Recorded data
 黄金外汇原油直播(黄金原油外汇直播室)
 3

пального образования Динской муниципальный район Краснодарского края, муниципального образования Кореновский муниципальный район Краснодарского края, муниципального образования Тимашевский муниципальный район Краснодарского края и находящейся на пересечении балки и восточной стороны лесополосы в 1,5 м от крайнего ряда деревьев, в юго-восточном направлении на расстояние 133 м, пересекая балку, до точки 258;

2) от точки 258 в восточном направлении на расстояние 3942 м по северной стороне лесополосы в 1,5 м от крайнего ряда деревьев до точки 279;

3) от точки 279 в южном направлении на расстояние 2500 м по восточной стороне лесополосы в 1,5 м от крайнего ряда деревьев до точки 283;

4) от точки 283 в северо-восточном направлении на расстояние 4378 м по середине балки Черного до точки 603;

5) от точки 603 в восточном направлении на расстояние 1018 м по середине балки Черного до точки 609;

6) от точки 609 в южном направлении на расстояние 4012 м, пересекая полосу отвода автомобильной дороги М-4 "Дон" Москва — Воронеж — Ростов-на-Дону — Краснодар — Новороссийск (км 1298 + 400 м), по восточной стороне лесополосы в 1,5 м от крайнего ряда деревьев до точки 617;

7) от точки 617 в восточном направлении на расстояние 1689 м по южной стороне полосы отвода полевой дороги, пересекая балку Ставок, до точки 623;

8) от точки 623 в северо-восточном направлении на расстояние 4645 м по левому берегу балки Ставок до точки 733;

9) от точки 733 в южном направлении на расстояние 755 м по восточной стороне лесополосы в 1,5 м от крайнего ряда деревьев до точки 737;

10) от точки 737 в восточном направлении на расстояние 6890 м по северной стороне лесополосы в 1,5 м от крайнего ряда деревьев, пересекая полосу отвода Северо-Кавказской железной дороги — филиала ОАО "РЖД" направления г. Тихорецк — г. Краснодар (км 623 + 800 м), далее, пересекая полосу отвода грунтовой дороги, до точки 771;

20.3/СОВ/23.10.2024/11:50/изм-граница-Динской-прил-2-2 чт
* * *
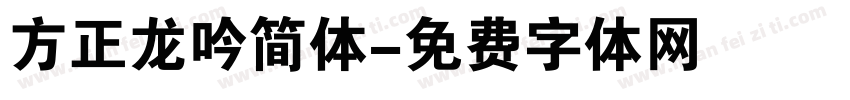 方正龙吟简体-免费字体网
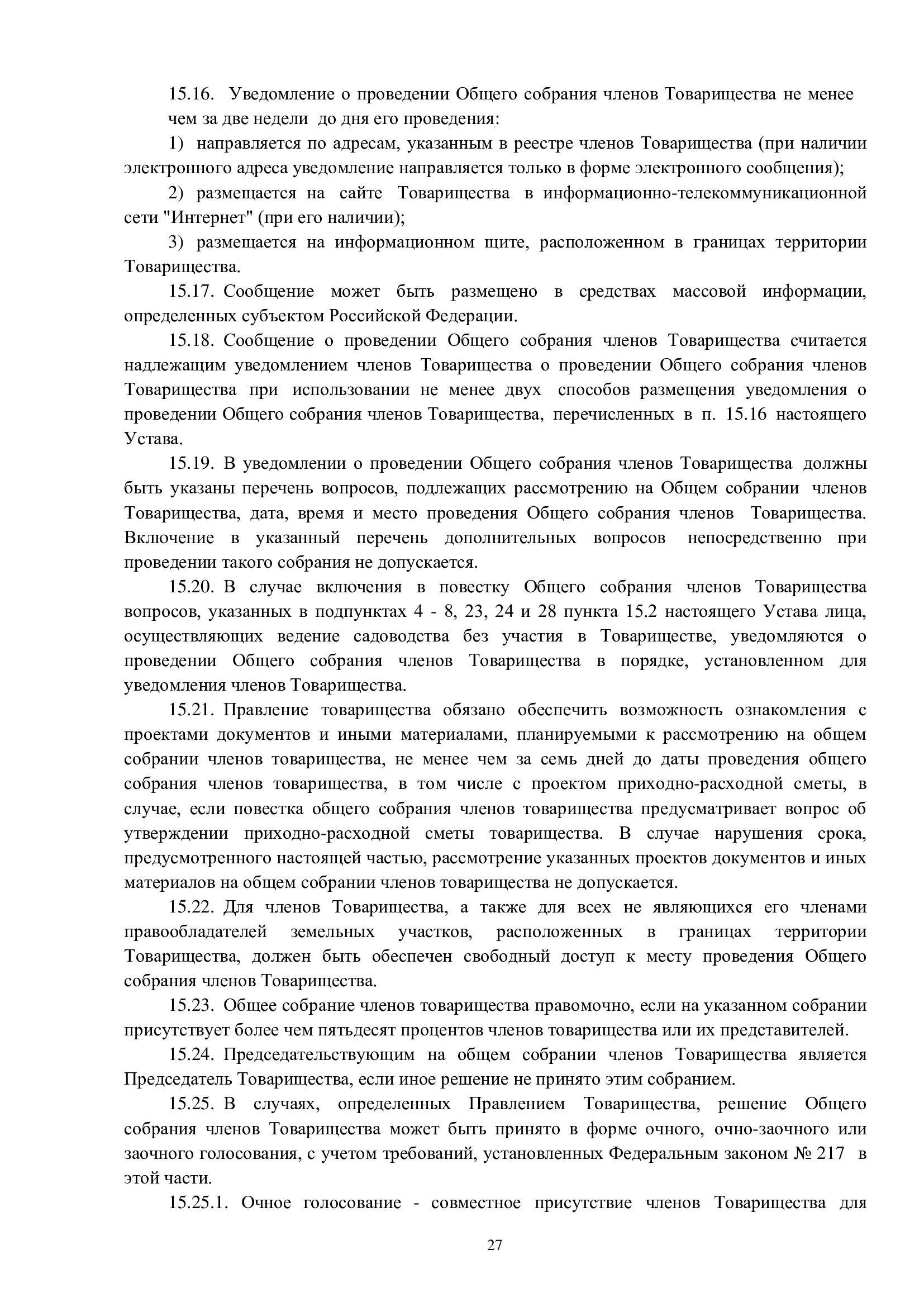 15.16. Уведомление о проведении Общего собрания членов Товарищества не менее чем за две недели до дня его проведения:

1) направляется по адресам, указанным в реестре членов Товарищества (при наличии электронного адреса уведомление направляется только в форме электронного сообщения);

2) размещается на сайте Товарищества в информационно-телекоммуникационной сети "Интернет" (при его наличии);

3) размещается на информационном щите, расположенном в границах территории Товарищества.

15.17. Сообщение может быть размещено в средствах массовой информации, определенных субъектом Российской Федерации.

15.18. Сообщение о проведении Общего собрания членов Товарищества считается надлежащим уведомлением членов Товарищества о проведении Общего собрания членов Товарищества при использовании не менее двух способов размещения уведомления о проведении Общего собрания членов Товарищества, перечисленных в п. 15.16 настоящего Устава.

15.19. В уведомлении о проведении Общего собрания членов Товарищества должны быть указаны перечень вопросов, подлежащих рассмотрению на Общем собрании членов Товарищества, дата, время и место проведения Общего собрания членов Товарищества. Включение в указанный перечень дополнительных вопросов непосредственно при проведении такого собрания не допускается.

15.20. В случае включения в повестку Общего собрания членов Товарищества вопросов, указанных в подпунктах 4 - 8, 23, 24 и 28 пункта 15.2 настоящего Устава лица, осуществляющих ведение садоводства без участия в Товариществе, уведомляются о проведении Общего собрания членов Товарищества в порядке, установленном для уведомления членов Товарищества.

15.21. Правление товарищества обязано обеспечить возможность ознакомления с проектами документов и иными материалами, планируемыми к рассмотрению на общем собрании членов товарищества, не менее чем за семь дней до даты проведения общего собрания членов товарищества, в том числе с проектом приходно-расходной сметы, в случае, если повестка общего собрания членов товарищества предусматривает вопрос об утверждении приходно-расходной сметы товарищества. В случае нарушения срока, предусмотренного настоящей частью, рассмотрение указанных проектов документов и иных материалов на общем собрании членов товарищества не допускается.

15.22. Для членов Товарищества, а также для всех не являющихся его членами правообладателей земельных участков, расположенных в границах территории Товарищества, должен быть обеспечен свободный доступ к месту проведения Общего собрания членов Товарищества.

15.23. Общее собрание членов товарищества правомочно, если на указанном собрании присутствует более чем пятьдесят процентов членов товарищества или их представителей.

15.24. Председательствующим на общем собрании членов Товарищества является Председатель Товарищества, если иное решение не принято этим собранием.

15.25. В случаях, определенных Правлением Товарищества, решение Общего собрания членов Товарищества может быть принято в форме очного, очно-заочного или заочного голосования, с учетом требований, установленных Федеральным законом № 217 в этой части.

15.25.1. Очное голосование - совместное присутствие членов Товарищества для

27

• Brief: Filter the entries down to the lines that include the string "форме".

• Written answer:
1) направляется по адресам, указанным в реестре членов Товарищества (при наличии электронного адреса уведомление направляется только в форме электронного сообщения);
15.25. В случаях, определенных Правлением Товарищества, решение Общего собрания членов Товарищества может быть принято в форме очного, очно-заочного или заочного голосования, с учетом требований, установленных Федеральным законом № 217 в этой части.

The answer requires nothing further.